To pass your Second Class you had – among other things - to cook something on an open fire. This could not be arranged for a regular troop night but had to be done when you were away at camp. But I didn’t go to camp, did I? So one Saturday dad and I walked over to the Woodman to catch the 126 bus to Bromley, and then another from there to Downe where the 8th Woolwich were camping for the weekend. There I had to make and light a fire, mix up some flour and water and cook it in lard, in a skillet, until I had something that may have resembled a pancake. Then I had to eat it. No sugar, no lemon. It was not so much disgusting as utterly tasteless and very chewy. Then we got on the bus and went home. I got my Second Class and the badge to prove it, but at what cost! I was intensely embarrassed by the whole episode, not least having my father lurking in the background. Ah, the joys of being an only child with over-protective parents!

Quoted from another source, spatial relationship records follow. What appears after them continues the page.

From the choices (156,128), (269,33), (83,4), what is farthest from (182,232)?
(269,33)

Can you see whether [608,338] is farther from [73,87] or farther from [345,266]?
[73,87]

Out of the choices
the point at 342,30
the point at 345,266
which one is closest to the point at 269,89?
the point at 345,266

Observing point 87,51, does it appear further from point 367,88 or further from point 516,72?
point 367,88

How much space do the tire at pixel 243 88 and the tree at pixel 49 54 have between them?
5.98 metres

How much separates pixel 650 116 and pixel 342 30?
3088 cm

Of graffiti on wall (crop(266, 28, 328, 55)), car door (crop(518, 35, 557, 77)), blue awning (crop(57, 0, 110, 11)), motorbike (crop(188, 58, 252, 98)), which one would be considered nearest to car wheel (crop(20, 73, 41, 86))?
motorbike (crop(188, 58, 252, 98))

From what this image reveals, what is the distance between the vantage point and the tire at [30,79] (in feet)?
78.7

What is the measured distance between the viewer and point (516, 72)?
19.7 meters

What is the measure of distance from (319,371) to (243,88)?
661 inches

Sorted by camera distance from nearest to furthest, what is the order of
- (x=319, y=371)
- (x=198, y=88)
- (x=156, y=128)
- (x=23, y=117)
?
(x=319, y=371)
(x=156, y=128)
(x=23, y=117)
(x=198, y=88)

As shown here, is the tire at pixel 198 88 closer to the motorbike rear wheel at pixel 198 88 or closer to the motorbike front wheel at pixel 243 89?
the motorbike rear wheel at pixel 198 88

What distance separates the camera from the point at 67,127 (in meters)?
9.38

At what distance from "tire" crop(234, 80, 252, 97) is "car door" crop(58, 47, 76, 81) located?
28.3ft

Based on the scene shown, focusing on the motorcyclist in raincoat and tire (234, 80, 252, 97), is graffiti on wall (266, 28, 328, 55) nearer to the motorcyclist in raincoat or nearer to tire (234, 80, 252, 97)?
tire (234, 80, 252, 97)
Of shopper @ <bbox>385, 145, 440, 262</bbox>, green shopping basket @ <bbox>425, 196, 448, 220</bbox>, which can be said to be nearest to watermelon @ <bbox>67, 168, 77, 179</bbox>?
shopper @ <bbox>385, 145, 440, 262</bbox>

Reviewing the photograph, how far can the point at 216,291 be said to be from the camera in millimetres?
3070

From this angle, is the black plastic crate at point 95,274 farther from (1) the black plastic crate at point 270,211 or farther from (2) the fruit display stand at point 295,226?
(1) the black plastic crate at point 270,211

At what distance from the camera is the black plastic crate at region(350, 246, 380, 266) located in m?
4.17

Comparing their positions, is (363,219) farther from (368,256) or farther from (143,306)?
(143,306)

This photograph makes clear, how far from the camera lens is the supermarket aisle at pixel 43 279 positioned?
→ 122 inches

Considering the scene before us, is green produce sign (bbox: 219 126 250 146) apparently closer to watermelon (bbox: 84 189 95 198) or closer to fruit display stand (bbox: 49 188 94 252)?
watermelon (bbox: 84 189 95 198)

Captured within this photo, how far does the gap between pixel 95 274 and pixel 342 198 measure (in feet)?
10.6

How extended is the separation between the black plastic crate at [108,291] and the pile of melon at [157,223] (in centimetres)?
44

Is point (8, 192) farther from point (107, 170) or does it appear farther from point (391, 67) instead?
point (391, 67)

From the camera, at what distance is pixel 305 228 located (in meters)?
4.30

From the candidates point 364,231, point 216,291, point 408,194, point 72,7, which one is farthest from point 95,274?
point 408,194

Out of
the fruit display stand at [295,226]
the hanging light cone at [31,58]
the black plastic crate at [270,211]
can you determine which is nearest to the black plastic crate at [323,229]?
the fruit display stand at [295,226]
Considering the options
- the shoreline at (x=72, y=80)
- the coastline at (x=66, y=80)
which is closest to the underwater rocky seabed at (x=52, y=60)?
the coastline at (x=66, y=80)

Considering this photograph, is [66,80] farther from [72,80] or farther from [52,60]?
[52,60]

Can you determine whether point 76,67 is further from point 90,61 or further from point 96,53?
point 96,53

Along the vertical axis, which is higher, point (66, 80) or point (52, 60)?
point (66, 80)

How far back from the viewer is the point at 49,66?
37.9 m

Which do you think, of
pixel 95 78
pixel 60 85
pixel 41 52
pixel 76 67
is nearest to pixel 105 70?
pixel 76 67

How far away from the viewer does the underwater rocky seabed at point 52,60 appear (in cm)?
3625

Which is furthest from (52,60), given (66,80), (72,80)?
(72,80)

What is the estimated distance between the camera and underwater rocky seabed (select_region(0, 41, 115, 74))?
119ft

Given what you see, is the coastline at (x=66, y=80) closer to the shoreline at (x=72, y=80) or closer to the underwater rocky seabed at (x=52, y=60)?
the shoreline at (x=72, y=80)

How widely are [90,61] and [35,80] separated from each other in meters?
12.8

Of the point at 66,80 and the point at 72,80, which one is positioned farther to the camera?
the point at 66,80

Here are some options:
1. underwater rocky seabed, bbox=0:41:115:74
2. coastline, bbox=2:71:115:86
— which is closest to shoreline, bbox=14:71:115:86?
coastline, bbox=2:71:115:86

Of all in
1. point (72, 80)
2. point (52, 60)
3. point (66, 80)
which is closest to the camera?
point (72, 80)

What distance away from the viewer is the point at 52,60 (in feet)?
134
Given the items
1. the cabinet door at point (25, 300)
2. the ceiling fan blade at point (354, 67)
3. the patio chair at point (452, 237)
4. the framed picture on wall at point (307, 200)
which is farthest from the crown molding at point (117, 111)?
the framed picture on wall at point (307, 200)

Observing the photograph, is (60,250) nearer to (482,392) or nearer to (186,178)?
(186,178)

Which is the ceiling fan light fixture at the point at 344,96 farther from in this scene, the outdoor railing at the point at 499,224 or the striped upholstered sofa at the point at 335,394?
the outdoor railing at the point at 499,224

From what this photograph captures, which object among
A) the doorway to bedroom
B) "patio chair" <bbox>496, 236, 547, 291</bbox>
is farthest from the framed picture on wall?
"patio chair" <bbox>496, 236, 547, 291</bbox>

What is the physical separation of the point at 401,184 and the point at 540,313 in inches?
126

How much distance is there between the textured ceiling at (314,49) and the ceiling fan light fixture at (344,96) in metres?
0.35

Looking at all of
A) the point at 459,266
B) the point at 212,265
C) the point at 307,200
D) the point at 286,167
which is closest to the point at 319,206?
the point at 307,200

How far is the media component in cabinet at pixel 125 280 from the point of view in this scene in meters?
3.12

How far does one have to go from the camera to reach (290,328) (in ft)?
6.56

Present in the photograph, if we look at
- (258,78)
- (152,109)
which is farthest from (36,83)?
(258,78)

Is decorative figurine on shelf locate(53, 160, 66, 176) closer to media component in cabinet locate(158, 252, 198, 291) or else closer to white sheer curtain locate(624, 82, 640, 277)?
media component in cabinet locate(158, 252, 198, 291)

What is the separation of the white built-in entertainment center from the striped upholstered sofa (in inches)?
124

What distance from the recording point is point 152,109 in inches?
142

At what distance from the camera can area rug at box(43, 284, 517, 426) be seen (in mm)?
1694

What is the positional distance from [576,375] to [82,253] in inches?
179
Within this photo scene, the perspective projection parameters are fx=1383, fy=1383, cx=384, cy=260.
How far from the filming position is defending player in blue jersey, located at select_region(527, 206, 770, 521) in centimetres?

Although fifty years have passed since I had anything to do with the Scout movement, I have watched from the side-lines, as it were, and have been gratified to see it successfully adapt to changing times and changing ideas. I still have my copy of Baden-Powell’s Scouting for Boys, first published in 1908 during the heyday of the British Empire. It made quaint reading in 1955 never mind in 2009, with its camp fire yarns, a chapter on the chivalry of knights, another on endurance or ‘how to be strong’, and the author’s undisguised admiration for the stories of Rudyard Kipling. Being a Cub and a Scout taught me lots of good things, like self-reliance, honesty and the value of friendship. But above all it gave me a taste for performance. I realised straight away that I was the complete ‘stage animal’. Unfazed by the dazzling lights or by the pressure of remembering the words and music, I was truly at home in front of a big, expectant audience and unashamedly relished their applause. Years later I made a semi-professional career out of singing, to go alongside the day job of teaching English to sixth form college students. Playing the part of the Duke of Mantua in Rigoletto or Don José in Carmen, or singing the tenor solos in Handel’s Messiah or the Verdi Requiem were in some ways a far cry from McDougall’s Song, but I see plenty of continuity there. Had it not been for the opportunities presented to me by the 8th Woolwich I might never have strutted my stuff anywhere. The debt is a big one.